Cualquier montevideano que camine hoy por el Centro o que intente esquivar los cráteres que decoran las calles de Pocitos sabe lo mismo que dicen las encuestas: la administración de Mario Bergara está en caída libre. No es una cuestión de «sensación térmica», como suelen decir los políticos cuando no quieren admitir el desastre; es una realidad que se siente en la suela del zapato cada vez que uno pisa un charco de agua estancada o en el bolsillo cuando llega el recibo de una contribución inmobiliaria que parece pensada para una ciudad de primer mundo, pero que nos devuelve servicios de una de cuarta.
Factum y Equipos Consultores coinciden en un diagnóstico que debería quitarle el sueño a cualquier gestor: la desaprobación trepa hasta el 52% en algunas mediciones. Para Mario Bergara, el intendente que prometió modernidad, la realidad le está devolviendo una postal de estancamiento.
La ciudad que se cae a pedazos
El problema de fondo es la desconexión total entre lo que se predica en la calle Soriano y lo que realmente pasa en las esquinas del barrio. Montevideo está, sencillamente, tapada de basura. Los contenedores desbordados no son solo una falta de recolección; son el símbolo máximo de una intendencia que perdió el norte. Mientras tanto, el dinero de los contribuyentes sigue fluyendo hacia agujeros negros presupuestales.

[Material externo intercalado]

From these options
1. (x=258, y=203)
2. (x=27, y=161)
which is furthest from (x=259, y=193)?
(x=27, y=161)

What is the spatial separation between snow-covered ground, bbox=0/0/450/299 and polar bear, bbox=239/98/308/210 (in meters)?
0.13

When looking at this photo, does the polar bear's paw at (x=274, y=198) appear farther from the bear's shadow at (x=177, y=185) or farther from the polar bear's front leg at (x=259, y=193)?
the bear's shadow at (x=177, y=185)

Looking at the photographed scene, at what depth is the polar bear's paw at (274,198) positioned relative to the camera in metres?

Un ejemplo que ya indigna hasta al más paciente es Tv Ciudad. Diez millones de dólares anuales destinados a financiar lo que, en la práctica, funciona como el brazo propagandístico del Frente Amplio. ¿Es esa la prioridad cuando las calles son una trampa mortal para los vehículos? La respuesta parece obvia para los vecinos, pero no para un equipo de gobierno que prefiere la estética de un estudio de televisión a la eficacia de una cuadrilla de bacheo.
La burbuja política de Bergara
Lo más curioso —y a la vez irritante— es ver cómo el intendente intenta blindarse en su burbuja. Mientras el 80% de los votantes que no pertenecen a su fuerza política rechazan su gestión, él sigue apelando a un núcleo duro que cada vez es más estrecho. La «neutralidad» de sus votantes frente a los problemas cotidianos es el último refugio de un proyecto que se quedó sin ideas.

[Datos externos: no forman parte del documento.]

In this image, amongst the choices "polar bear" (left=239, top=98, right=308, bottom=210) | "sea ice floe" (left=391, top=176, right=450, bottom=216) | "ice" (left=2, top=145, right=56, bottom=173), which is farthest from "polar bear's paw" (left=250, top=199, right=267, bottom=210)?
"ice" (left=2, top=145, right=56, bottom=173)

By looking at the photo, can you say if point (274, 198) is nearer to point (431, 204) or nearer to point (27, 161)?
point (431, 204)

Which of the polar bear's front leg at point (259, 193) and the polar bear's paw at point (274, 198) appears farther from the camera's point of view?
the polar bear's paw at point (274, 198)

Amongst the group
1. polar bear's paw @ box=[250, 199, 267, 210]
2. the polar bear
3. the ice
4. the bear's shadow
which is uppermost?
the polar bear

Es un año de gestión. Un año perdido donde la improvisación fue el sello. Y lo peor es que faltan cuatro años más. Si la hoja de ruta es seguir apostando a la propaganda en lugar de la infraestructura básica, el desplome en las encuestas no será más que el preludio de un final anunciado para una administración que nunca terminó de arrancar.
¿Hasta cuándo la paciencia de los montevideanos?
El montevideano es un tipo paciente, que tolera el aumento de impuestos y la falta de servicios básicos con una resiliencia casi suicida. Pero esa paciencia tiene un límite, y los números lo están marcando con una precisión quirúrgica. Mario Bergara no puede seguir gobernando para la tribuna ni escudándose en el relato. La gestión municipal no es un ejercicio de comunicación pública; es recoger la basura, arreglar las calles y administrar los recursos con criterio, algo que hoy brilla por su ausencia.
La ciudad no necesita otro canal de televisión, necesita un plan de obras urgente. No necesita más discursos sobre el modelo, necesita que el vecino pueda llegar a su casa sin romper la suspensión del auto. La gestión Bergara no solo está en terreno negativo; está en un terreno de absoluta inacción. Y en política, como en la vida, la inacción termina costando caro. Muy caro.